### Problem details
Pull out every line of text from the material below and reproduce each one word for word, leaving the pictures out of your answer.

### Records shown
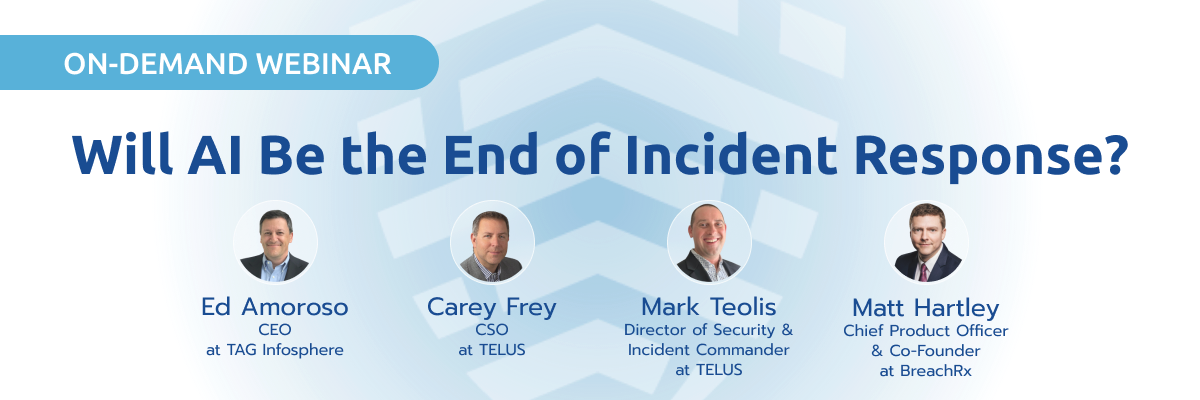 On-Demand Webinar: Will AI Be the End of Incident Response?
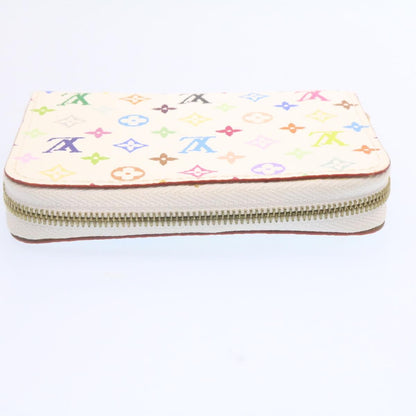 Louis Vuitton  Monogram Multicolor Zippy Coin Purse White M93741 LV Auth 25121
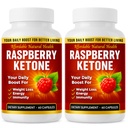 Malina Keton Kapsle, All- Natural Formule, Může podporovat aktivní zdravý životní styl, 1000 mg dodatek, 120 Kapsle (Nevegan), 4 Měsíční dodávky, Vegan Raspberry Keton, Non GMO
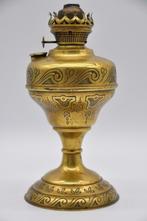art noveau - lampe à huile - sans verre - L&B - marque depos, Antiquités & Art, Enlèvement ou Envoi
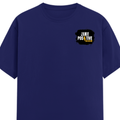 Female Classic Crew T-Shirt | Women's Regular Fit | 180 GSM Bio-Washed Cotton | Double Stitched, Pre-Shrunk | Personalized | DTG | Grunge | Positive Affirmations | Self-belief | Everyday | Assertive - left pocket - Royal Blue - mockup 3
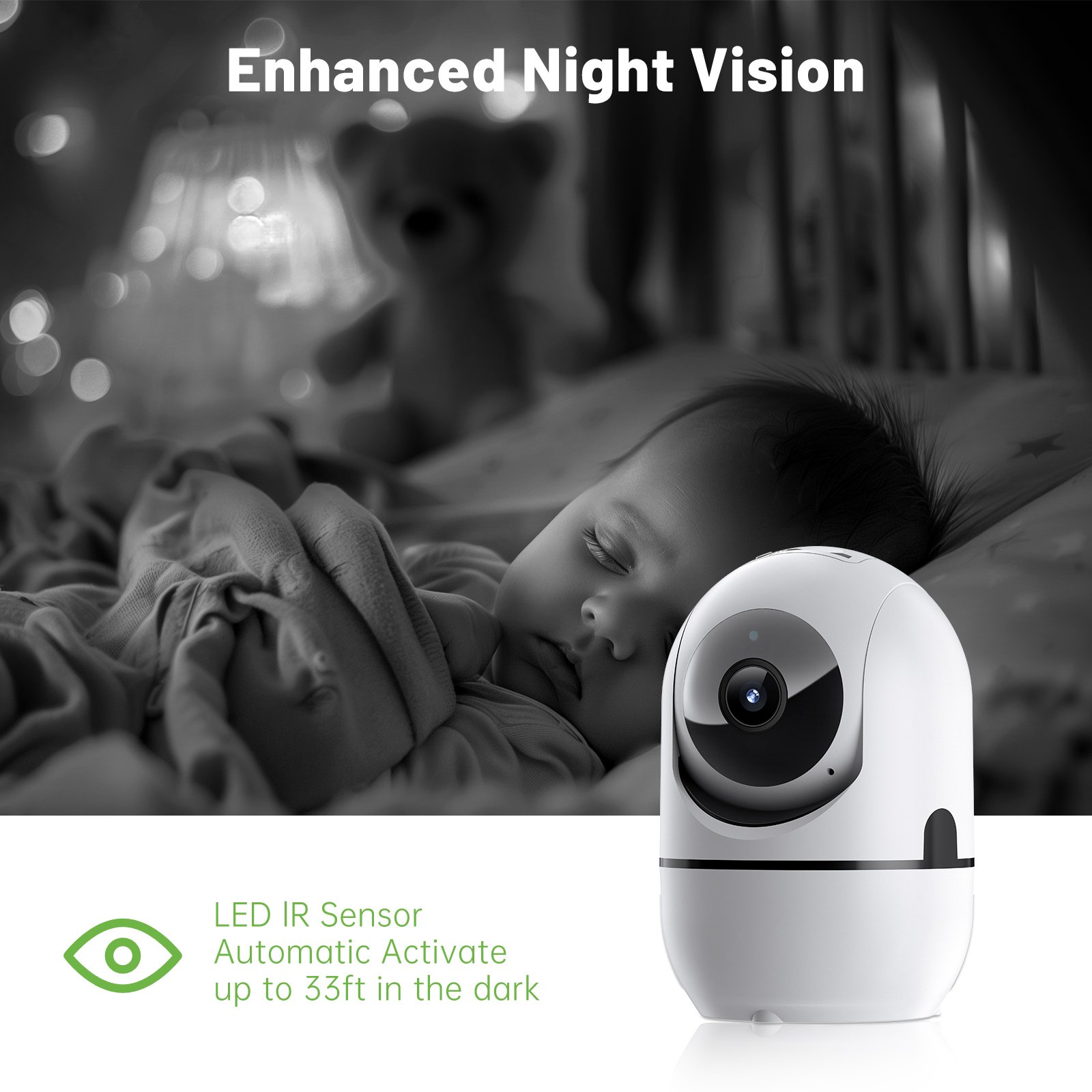 NEW Mini 2MP PTZ home camera Wireless Indoor smart CCTV Wifi Network Security WIFI Camera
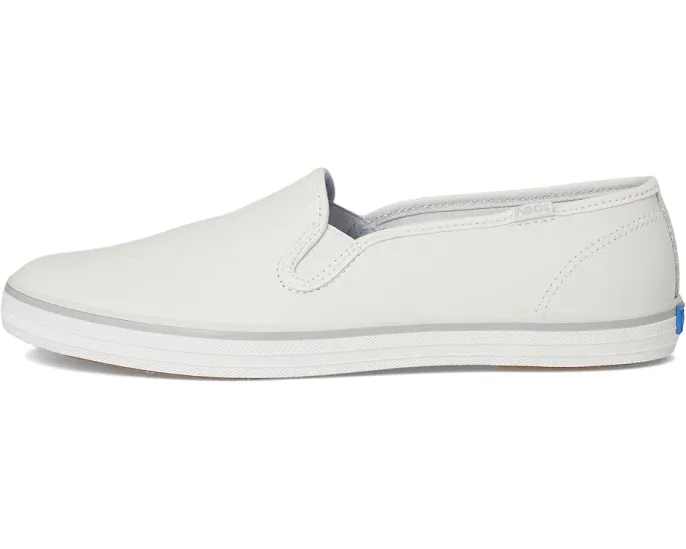 Кожаные слипоны Keds Champion с гибкой резиновой подошвой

### Finished task
 On-Demand Webinar: Will AI Be the End of Incident Response?
 Louis Vuitton  Monogram Multicolor Zippy Coin Purse White M93741 LV Auth 25121
 Malina Keton Kapsle, All- Natural Formule, Může podporovat aktivní zdravý životní styl, 1000 mg dodatek, 120 Kapsle (Nevegan), 4 Měsíční dodávky, Vegan Raspberry Keton, Non GMO
art noveau - lampe à huile - sans verre - L&B - marque depos, Antiquités & Art, Enlèvement ou Envoi
 Female Classic Crew T-Shirt | Women's Regular Fit | 180 GSM Bio-Washed Cotton | Double Stitched, Pre-Shrunk | Personalized | DTG | Grunge | Positive Affirmations | Self-belief | Everyday | Assertive - left pocket - Royal Blue - mockup 3
 NEW Mini 2MP PTZ home camera Wireless Indoor smart CCTV Wifi Network Security WIFI Camera
 Кожаные слипоны Keds Champion с гибкой резиновой подошвой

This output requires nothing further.